- THE PROBLEM
The entries below should appear again in your reply, word for word.

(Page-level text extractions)
________________________________________

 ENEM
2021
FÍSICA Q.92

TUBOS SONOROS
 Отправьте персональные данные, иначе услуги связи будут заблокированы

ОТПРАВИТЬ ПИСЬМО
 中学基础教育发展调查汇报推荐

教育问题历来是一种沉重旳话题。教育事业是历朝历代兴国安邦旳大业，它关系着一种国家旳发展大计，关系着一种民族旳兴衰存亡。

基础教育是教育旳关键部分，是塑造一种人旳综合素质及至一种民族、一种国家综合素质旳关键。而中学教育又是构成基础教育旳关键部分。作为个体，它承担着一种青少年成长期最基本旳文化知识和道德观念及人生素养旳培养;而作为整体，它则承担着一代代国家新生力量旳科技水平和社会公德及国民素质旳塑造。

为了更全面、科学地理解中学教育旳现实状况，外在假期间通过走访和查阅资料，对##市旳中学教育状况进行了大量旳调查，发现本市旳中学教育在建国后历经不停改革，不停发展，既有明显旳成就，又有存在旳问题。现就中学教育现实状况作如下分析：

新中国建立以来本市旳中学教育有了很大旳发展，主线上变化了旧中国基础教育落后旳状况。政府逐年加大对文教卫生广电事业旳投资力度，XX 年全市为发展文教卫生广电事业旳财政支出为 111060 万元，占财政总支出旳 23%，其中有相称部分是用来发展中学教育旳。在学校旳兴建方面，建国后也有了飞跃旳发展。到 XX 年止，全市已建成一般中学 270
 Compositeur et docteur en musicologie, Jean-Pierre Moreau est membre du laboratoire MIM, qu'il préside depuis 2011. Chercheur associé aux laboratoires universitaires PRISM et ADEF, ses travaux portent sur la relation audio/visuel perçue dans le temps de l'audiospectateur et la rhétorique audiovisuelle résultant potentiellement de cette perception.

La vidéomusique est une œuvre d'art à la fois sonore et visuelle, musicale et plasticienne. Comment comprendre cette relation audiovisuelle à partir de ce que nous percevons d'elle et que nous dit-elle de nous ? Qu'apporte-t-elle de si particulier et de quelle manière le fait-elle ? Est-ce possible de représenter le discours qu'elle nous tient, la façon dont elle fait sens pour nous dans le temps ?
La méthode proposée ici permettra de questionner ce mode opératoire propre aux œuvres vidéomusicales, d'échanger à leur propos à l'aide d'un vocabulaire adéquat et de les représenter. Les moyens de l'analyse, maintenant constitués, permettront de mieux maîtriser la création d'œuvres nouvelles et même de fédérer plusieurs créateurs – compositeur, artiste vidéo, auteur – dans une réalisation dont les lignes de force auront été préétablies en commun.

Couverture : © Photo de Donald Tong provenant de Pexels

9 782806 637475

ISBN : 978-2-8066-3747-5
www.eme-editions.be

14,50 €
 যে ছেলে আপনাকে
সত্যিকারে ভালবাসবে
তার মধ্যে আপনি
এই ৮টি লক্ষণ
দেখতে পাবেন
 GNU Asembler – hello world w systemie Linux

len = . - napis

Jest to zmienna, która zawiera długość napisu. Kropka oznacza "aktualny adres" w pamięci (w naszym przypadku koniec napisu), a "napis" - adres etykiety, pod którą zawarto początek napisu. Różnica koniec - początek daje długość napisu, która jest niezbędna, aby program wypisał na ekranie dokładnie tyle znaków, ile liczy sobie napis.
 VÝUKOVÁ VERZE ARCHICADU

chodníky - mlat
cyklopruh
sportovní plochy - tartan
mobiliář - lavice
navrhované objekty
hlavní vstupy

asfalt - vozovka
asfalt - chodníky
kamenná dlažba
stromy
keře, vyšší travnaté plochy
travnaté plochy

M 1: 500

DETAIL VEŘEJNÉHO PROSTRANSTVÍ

________________________________________

- RESPONSE TO THIS TASK
 ENEM
2021
FÍSICA Q.92

TUBOS SONOROS
 Отправьте персональные данные, иначе услуги связи будут заблокированы

ОТПРАВИТЬ ПИСЬМО
 中学基础教育发展调查汇报推荐

教育问题历来是一种沉重旳话题。教育事业是历朝历代兴国安邦旳大业，它关系着一种国家旳发展大计，关系着一种民族旳兴衰存亡。

基础教育是教育旳关键部分，是塑造一种人旳综合素质及至一种民族、一种国家综合素质旳关键。而中学教育又是构成基础教育旳关键部分。作为个体，它承担着一种青少年成长期最基本旳文化知识和道德观念及人生素养旳培养;而作为整体，它则承担着一代代国家新生力量旳科技水平和社会公德及国民素质旳塑造。

为了更全面、科学地理解中学教育旳现实状况，外在假期间通过走访和查阅资料，对##市旳中学教育状况进行了大量旳调查，发现本市旳中学教育在建国后历经不停改革，不停发展，既有明显旳成就，又有存在旳问题。现就中学教育现实状况作如下分析：

新中国建立以来本市旳中学教育有了很大旳发展，主线上变化了旧中国基础教育落后旳状况。政府逐年加大对文教卫生广电事业旳投资力度，XX 年全市为发展文教卫生广电事业旳财政支出为 111060 万元，占财政总支出旳 23%，其中有相称部分是用来发展中学教育旳。在学校旳兴建方面，建国后也有了飞跃旳发展。到 XX 年止，全市已建成一般中学 270
 Compositeur et docteur en musicologie, Jean-Pierre Moreau est membre du laboratoire MIM, qu'il préside depuis 2011. Chercheur associé aux laboratoires universitaires PRISM et ADEF, ses travaux portent sur la relation audio/visuel perçue dans le temps de l'audiospectateur et la rhétorique audiovisuelle résultant potentiellement de cette perception.

La vidéomusique est une œuvre d'art à la fois sonore et visuelle, musicale et plasticienne. Comment comprendre cette relation audiovisuelle à partir de ce que nous percevons d'elle et que nous dit-elle de nous ? Qu'apporte-t-elle de si particulier et de quelle manière le fait-elle ? Est-ce possible de représenter le discours qu'elle nous tient, la façon dont elle fait sens pour nous dans le temps ?
La méthode proposée ici permettra de questionner ce mode opératoire propre aux œuvres vidéomusicales, d'échanger à leur propos à l'aide d'un vocabulaire adéquat et de les représenter. Les moyens de l'analyse, maintenant constitués, permettront de mieux maîtriser la création d'œuvres nouvelles et même de fédérer plusieurs créateurs – compositeur, artiste vidéo, auteur – dans une réalisation dont les lignes de force auront été préétablies en commun.

Couverture : © Photo de Donald Tong provenant de Pexels

9 782806 637475

ISBN : 978-2-8066-3747-5
www.eme-editions.be

14,50 €
 যে ছেলে আপনাকে
সত্যিকারে ভালবাসবে
তার মধ্যে আপনি
এই ৮টি লক্ষণ
দেখতে পাবেন
 GNU Asembler – hello world w systemie Linux

len = . - napis

Jest to zmienna, która zawiera długość napisu. Kropka oznacza "aktualny adres" w pamięci (w naszym przypadku koniec napisu), a "napis" - adres etykiety, pod którą zawarto początek napisu. Różnica koniec - początek daje długość napisu, która jest niezbędna, aby program wypisał na ekranie dokładnie tyle znaków, ile liczy sobie napis.
 VÝUKOVÁ VERZE ARCHICADU

chodníky - mlat
cyklopruh
sportovní plochy - tartan
mobiliář - lavice
navrhované objekty
hlavní vstupy

asfalt - vozovka
asfalt - chodníky
kamenná dlažba
stromy
keře, vyšší travnaté plochy
travnaté plochy

M 1: 500

DETAIL VEŘEJNÉHO PROSTRANSTVÍ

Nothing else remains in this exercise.